■ **Trecho para leitura**:
++++++++++
Tuesday, 03 de December de 2024 ISSN 1519-7670 - Ano 24 - nº 1316

Veículo da imprensa operária é alvo de hackers

(Foto: Darwin Laganzon/Pixabay)

Em suas reflexões sobre o conceito de hegemonia, o filósofo italiano Antonio Gramsci concluiu que o surgimento de uma nova forma de organização social que supere o sistema capitalista requer ir além de apenas modificar a propriedade dos meios de produção. É preciso que a classe operária tenha sua própria imprensa, para que assim possa criar mecanismos de expressão contrários à ideologia burguesa difundida pelos veículos de comunicação hegemônicos.

No Brasil, um exemplo emblemático desse tipo de imprensa pleiteada por Gramsci pode ser encontrado no jornal eletrônico Diário Causa Operária (DCO), que desde 2003 traz matérias com temáticas de interesse da classe trabalhadora.

Nos últimos anos, o DCO tem se destacado como um veículo combativo que vem denunciando todos as manobras políticas feitas pela elite econômica com apoio da grande mídia.

Em suas edições, advertiu sobre as tentativas de setores conservadores de se apropriarem das jornadas de junho de 2013; posicionou-se contra o movimento político que culminou no impeachment de Dilma Rousseff e, recentemente, ao contrário da maioria da esquerda, criticou a chamada “Frente Ampla”, que nada mais é do que uma capciosa maneira de colar a imagem de “democrata” aos responsáveis, justamente, pelos recentes ataques à democracia no Brasil.
++++++++++
■ **Tarefa proposta A**: Segundo o trecho sobre o Diário Causa Operária, desde que ano o jornal publica matérias de interesse da classe trabalhadora?

■ **Linhas de dados**:
++++++++++
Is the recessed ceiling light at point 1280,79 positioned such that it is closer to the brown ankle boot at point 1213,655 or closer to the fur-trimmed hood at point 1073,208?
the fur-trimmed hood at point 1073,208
++++++++++
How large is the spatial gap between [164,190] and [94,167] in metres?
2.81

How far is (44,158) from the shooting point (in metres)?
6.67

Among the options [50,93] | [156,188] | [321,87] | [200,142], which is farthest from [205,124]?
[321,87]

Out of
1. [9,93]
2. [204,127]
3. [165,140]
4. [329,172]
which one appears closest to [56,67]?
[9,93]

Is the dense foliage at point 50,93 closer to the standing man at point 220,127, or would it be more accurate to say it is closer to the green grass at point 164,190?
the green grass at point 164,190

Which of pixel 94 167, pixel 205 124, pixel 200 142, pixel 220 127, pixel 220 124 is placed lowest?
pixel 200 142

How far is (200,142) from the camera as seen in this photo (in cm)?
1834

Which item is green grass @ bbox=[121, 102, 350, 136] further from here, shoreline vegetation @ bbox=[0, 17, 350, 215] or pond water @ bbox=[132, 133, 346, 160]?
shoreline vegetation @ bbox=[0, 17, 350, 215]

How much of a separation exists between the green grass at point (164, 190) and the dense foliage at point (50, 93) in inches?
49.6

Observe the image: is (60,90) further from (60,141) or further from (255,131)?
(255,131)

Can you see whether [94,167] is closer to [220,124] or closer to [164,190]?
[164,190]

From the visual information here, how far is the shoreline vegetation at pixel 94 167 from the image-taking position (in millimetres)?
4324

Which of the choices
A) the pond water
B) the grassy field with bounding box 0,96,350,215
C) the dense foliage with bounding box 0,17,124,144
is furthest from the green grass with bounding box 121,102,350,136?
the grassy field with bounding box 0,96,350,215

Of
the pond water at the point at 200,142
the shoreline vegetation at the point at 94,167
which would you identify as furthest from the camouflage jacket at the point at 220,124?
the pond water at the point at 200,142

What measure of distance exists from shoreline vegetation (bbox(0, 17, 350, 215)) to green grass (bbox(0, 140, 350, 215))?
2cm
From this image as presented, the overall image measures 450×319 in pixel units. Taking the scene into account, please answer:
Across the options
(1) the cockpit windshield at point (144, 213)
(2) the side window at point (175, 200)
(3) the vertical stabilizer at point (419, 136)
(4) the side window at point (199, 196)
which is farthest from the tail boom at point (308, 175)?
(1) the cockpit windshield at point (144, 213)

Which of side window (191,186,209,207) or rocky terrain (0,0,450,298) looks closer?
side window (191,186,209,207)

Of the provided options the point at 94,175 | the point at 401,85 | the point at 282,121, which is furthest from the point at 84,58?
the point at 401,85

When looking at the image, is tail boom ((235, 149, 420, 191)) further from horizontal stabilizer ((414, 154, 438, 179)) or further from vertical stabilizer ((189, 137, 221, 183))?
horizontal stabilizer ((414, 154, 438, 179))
++++++++++
■ **Tarefa proposta B**: Extraia das linhas de dados acima todas as que contêm a cadeia "this".

■ **Resultado da tarefa A**: Desde 2003.

■ **Resultado da tarefa B**:
How far is (200,142) from the camera as seen in this photo (in cm)?
From this image as presented, the overall image measures 450×319 in pixel units. Taking the scene into account, please answer:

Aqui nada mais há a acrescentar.